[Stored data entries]
####
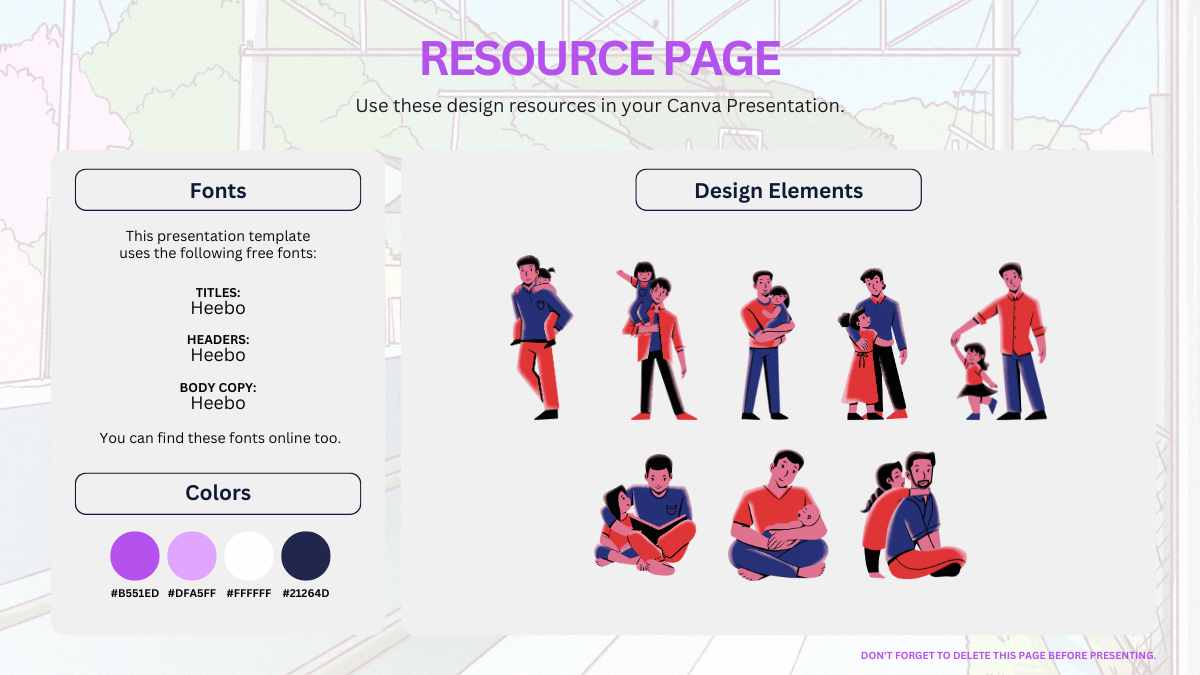 RESOURCE PAGE

Use these design resources in your Canva Presentation.

Fonts

This presentation template uses the following free fonts:

TITLES:
Heebo

HEADERS:
Heebo

BODY COPY:
Heebo

You can find these fonts online too.

Colors

#B551ED #DFA5FF #FFFFFF #21264D

Design Elements

DON'T FORGET TO DELETE THIS PAGE BEFORE PRESENTING.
####
Leaving out the images, return the entries above exactly as they read.

Task solution
 RESOURCE PAGE

Use these design resources in your Canva Presentation.

Fonts

This presentation template uses the following free fonts:

TITLES:
Heebo

HEADERS:
Heebo

BODY COPY:
Heebo

You can find these fonts online too.

Colors

#B551ED #DFA5FF #FFFFFF #21264D

Design Elements

DON'T FORGET TO DELETE THIS PAGE BEFORE PRESENTING.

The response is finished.